Ed Fenster, co-CEO of Sunrun, said: “Public opinion is clearly in favour of solar, including in Arizona, however, the utilities have taken the approach which is to say they are for solar [but] with their regulatory folks doing everything they can to crush net metering.
“What they've been saying publicly is that residential distributed solar creates a cost shift amongst their customer base and they are looking out for the ratepayer. This is a great example of how utilties lie to people … APS [says it supports] consumer choice… but they have an active campaign … trying to kill NEM. How is that supportive?”
During the panel discussion at the GTM Solar Summit in Phoenix, Arizona, Gregory Bernosky, manager of APS's renewable energy programme, denied the utility was operating in a contradictory way.
“That's an inaccuracy that you're perpetuating through this conversation that has never been said,” he said.

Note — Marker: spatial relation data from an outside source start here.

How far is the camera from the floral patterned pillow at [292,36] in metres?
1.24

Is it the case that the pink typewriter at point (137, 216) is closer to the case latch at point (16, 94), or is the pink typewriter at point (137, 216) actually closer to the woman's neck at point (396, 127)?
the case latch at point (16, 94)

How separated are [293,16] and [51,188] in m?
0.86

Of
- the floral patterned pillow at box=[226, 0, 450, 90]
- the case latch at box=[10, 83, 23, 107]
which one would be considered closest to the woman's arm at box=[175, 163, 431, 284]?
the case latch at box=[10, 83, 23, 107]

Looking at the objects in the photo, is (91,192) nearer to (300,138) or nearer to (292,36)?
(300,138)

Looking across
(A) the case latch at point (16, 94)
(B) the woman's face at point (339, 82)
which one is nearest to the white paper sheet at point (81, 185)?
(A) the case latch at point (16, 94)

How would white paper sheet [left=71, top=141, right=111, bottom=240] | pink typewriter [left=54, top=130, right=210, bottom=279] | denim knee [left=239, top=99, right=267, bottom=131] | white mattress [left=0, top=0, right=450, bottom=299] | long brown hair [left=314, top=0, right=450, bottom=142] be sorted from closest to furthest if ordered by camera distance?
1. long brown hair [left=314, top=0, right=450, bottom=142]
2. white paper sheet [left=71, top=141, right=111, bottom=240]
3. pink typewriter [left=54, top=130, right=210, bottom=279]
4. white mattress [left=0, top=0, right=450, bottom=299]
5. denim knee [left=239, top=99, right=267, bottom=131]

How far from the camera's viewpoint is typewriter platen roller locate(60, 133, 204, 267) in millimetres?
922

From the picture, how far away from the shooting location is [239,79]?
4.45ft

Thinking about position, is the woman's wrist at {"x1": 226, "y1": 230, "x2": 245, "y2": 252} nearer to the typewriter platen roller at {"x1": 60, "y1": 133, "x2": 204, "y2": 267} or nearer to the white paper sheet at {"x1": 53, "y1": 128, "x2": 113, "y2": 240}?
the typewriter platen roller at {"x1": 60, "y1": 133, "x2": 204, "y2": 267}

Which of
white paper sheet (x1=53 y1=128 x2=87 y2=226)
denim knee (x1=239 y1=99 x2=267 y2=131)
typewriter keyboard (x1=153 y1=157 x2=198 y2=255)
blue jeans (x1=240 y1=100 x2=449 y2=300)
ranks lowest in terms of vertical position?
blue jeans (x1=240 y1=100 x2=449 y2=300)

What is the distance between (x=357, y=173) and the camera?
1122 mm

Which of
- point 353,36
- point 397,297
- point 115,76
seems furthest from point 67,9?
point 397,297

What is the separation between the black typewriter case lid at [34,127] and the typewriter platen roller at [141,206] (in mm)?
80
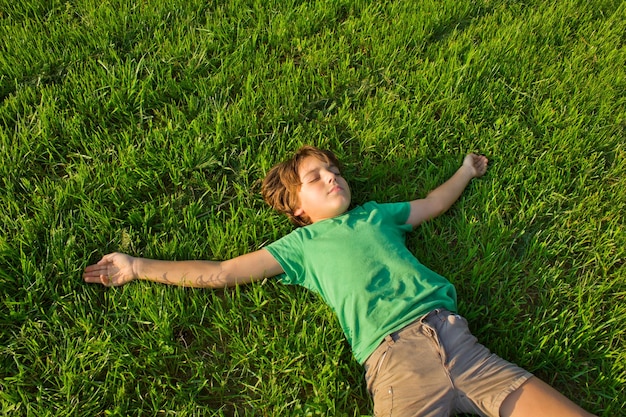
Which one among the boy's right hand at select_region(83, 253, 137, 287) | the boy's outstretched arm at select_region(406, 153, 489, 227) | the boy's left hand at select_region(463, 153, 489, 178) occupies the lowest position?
the boy's right hand at select_region(83, 253, 137, 287)

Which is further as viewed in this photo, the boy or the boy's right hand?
the boy's right hand

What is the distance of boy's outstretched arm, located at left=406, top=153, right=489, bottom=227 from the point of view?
2887 mm

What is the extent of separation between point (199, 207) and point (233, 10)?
1765 millimetres

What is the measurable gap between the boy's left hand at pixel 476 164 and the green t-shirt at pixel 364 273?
63 centimetres

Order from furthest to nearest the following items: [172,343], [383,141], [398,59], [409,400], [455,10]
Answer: [455,10]
[398,59]
[383,141]
[172,343]
[409,400]

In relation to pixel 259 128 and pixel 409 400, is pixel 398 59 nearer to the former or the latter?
pixel 259 128

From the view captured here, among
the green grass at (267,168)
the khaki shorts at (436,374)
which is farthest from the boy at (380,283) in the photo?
the green grass at (267,168)

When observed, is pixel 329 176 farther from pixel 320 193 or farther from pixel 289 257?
pixel 289 257

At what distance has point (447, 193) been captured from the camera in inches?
118

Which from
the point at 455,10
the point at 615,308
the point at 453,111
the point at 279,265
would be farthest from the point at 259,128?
the point at 615,308

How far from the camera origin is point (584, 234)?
2902 millimetres

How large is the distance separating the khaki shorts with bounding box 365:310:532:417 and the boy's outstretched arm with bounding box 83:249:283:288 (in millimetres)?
749

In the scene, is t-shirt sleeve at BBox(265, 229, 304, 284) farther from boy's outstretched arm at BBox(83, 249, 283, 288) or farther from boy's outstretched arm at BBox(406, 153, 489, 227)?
boy's outstretched arm at BBox(406, 153, 489, 227)

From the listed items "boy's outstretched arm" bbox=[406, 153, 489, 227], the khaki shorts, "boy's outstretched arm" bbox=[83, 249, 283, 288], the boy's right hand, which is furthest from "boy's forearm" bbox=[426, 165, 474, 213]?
the boy's right hand
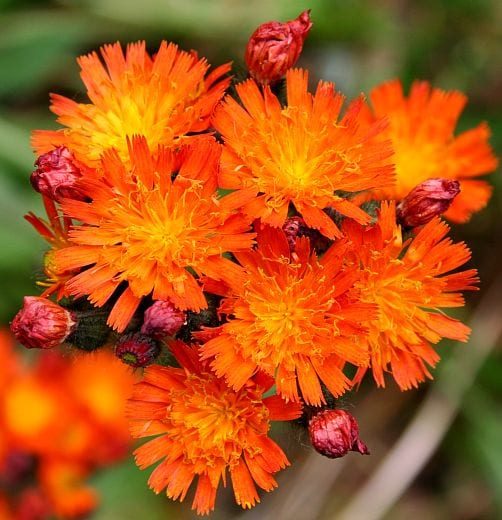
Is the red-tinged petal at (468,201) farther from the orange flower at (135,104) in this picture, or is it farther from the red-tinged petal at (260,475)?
the red-tinged petal at (260,475)

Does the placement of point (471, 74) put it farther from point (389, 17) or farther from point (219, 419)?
point (219, 419)

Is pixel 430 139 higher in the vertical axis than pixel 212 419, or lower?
higher

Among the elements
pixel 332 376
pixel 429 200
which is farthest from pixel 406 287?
pixel 332 376

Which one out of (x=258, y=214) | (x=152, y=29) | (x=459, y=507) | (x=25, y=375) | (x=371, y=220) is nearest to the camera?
(x=258, y=214)

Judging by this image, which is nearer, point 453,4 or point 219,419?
point 219,419

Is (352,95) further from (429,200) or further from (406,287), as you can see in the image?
(406,287)

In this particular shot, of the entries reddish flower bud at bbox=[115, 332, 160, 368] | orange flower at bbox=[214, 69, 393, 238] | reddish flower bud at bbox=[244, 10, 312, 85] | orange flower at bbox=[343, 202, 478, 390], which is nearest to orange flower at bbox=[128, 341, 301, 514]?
reddish flower bud at bbox=[115, 332, 160, 368]

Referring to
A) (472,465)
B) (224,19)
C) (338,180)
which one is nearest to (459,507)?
(472,465)
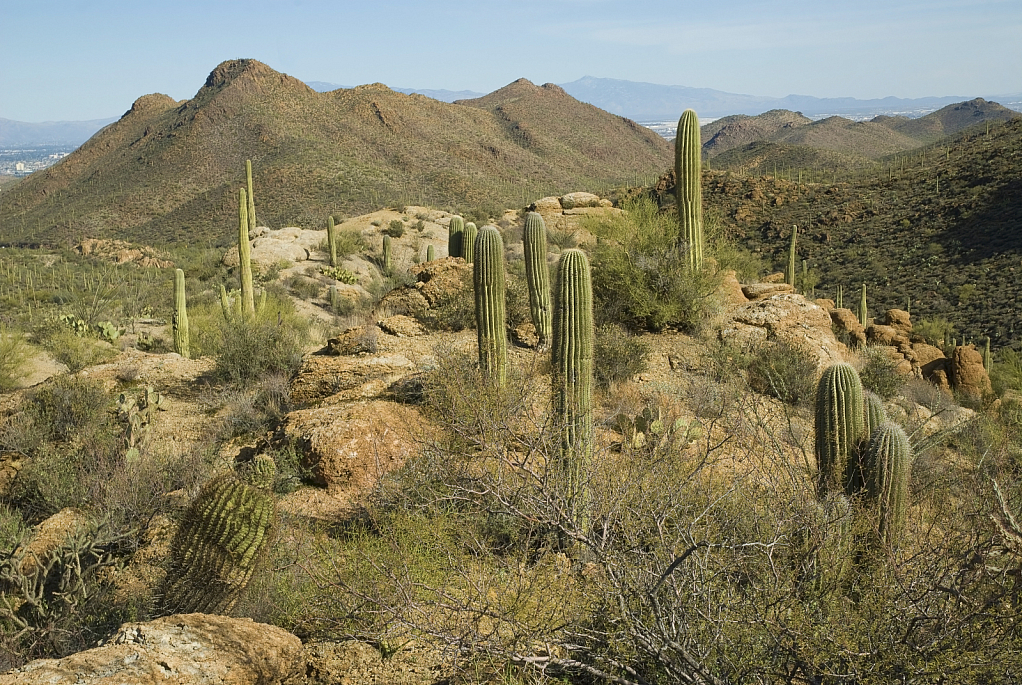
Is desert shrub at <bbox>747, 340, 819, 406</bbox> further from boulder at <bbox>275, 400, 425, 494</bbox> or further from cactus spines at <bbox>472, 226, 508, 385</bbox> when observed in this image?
boulder at <bbox>275, 400, 425, 494</bbox>

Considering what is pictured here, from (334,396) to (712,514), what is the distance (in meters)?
5.13

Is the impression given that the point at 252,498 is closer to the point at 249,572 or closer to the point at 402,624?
the point at 249,572

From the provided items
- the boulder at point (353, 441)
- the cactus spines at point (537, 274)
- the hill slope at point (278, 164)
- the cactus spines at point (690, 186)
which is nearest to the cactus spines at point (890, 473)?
the boulder at point (353, 441)

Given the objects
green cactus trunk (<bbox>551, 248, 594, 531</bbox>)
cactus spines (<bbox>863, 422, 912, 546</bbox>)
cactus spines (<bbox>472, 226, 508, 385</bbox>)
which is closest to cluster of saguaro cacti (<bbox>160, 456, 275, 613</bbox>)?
green cactus trunk (<bbox>551, 248, 594, 531</bbox>)

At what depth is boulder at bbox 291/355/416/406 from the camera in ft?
29.2

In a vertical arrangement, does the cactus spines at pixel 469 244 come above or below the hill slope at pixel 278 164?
below

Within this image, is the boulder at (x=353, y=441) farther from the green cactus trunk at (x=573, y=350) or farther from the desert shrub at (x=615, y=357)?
the desert shrub at (x=615, y=357)

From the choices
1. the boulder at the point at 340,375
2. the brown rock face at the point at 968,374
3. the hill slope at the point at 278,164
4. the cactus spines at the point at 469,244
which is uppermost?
the hill slope at the point at 278,164

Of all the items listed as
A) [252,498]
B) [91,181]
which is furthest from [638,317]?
[91,181]

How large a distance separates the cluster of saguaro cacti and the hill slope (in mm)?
32758

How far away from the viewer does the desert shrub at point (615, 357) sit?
32.7 ft

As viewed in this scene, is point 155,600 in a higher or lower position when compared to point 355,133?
lower

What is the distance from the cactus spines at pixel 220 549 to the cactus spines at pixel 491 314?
3732mm

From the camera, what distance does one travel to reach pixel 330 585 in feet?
14.3
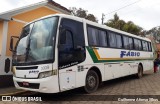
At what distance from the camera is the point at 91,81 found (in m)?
8.79

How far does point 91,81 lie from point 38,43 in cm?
279

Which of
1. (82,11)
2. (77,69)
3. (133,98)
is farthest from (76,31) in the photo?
(82,11)

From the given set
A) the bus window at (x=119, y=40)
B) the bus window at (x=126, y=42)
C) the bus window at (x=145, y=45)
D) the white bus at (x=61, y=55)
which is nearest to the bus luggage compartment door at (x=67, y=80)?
the white bus at (x=61, y=55)

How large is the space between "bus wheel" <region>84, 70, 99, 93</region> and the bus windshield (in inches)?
91.3

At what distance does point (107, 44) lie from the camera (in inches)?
402

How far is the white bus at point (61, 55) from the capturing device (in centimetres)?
689

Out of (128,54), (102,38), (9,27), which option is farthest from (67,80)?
(128,54)

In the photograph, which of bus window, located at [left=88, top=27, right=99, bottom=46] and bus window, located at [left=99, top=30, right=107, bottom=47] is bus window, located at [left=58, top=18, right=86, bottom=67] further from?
bus window, located at [left=99, top=30, right=107, bottom=47]

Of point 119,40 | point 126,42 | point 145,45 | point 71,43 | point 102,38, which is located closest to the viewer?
point 71,43

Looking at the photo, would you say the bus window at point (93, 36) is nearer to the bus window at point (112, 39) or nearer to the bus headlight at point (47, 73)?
the bus window at point (112, 39)

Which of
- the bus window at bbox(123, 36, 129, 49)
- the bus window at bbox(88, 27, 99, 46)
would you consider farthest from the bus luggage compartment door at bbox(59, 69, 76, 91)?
the bus window at bbox(123, 36, 129, 49)

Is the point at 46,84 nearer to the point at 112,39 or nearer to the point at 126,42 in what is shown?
the point at 112,39

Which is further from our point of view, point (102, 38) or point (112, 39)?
point (112, 39)

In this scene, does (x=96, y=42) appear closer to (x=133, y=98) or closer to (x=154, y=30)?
(x=133, y=98)
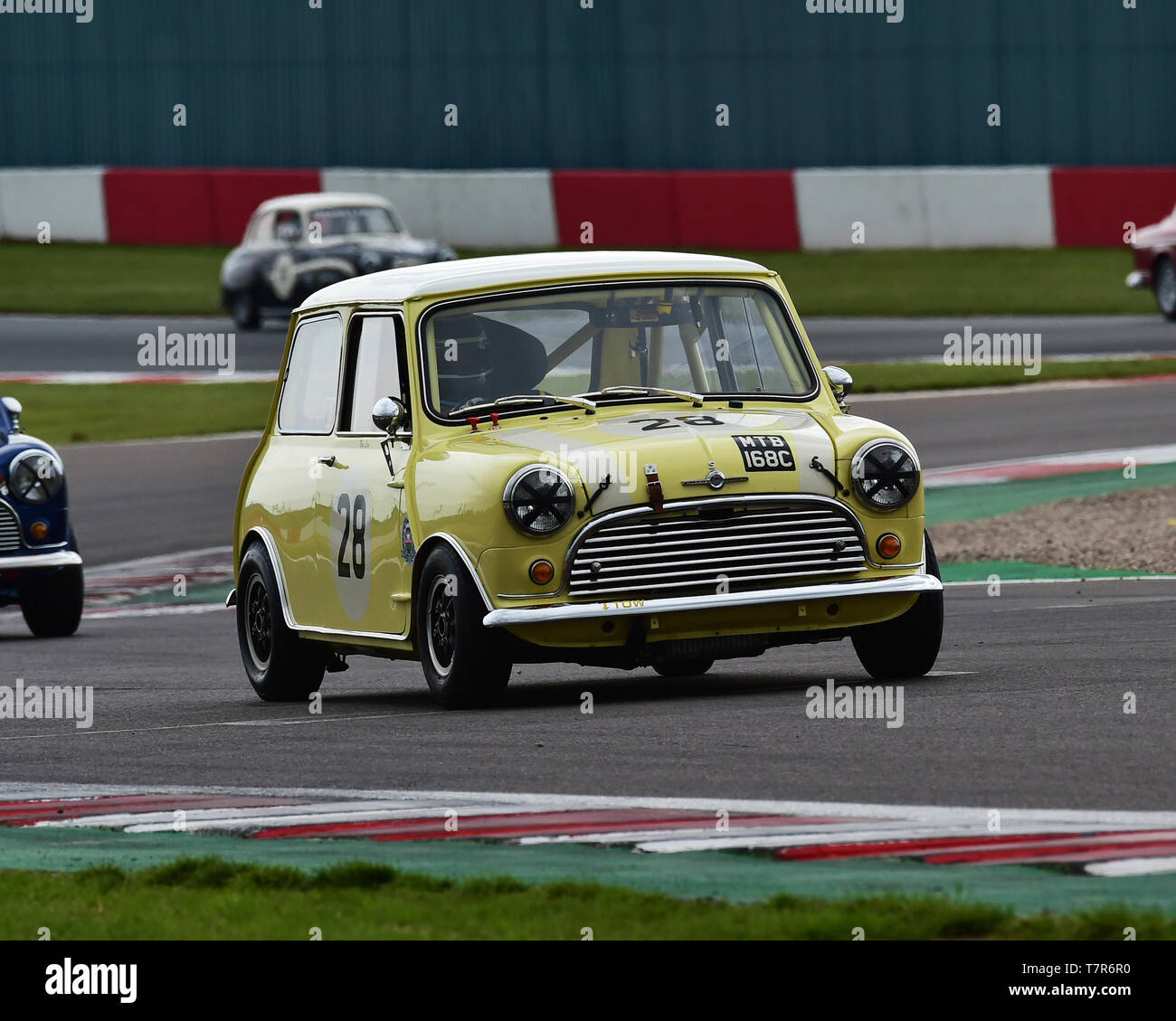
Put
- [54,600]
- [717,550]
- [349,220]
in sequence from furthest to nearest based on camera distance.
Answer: [349,220], [54,600], [717,550]

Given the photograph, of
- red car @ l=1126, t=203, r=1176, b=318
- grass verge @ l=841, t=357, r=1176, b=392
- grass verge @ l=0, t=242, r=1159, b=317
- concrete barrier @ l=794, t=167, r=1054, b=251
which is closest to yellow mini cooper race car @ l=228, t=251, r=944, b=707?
grass verge @ l=841, t=357, r=1176, b=392

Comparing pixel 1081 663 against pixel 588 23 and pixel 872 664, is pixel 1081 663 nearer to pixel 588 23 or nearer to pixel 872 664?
pixel 872 664

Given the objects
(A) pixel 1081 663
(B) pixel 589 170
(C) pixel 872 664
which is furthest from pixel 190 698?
(B) pixel 589 170

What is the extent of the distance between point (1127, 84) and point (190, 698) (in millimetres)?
25798

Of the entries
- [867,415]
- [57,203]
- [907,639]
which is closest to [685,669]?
[907,639]

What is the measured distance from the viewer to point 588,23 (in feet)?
122

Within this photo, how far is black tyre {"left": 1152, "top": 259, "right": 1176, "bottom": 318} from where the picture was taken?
28.1 meters

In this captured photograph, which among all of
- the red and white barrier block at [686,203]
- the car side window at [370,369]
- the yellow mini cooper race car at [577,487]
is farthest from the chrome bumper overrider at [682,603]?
the red and white barrier block at [686,203]

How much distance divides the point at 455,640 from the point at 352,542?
1.05 meters

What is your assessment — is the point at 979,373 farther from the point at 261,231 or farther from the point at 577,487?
the point at 577,487

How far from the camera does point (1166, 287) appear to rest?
93.0 feet

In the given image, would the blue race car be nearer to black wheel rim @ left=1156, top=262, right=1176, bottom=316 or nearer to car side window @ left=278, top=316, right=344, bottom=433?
car side window @ left=278, top=316, right=344, bottom=433

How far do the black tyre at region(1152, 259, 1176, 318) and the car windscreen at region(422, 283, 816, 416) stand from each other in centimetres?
1861

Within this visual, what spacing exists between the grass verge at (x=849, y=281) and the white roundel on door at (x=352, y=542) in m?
19.6
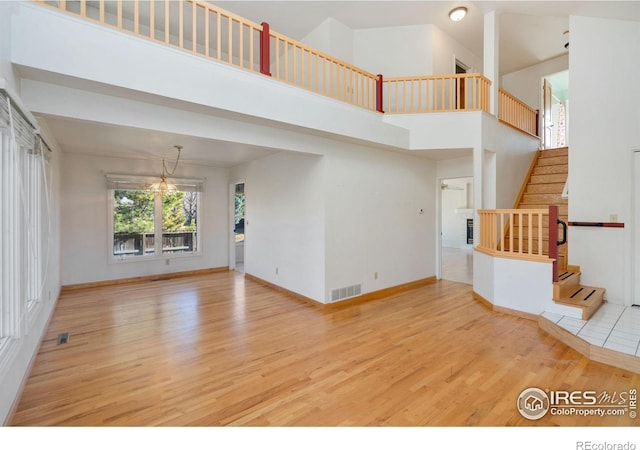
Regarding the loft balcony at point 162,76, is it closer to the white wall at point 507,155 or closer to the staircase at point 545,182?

“Solar customers bring a unique benefit to utilities, [but we need to find] the right way to transact for that and create something that isn't based off a subsidy or incentives… to support it [sustainably] for the long term. We are 100% committed to solar as part of our portfolio.”
Earlier this month, Don Brandt, chairman and CEO of APS, claimed the 25 cents per kilowatt hour that the utility is required to pay net metered customers for excess generation, five times the competitive market rate, would slash profits and shift costs to non-solar customers.
“We estimate that the average rooftop solar system on an Arizona home adds $20,000 in costs for non-solar customers over its lifetime,” he wrote. “As more customers install solar — incentive applications for rooftop systems are coming at the rate of approximately 150 per week — the burden on non-solar customers becomes greater and greater.”
Last November, APS published a paper claiming that non-solar customers are “subsidising” solar customer by $851-1109 a year. The Arizona Corporation Commission, now an all-Republican elected panel, ordered APS to address how it would comply with the Arizona's renewable energy standard now that direct cash incentives have been cut because of budget constraints.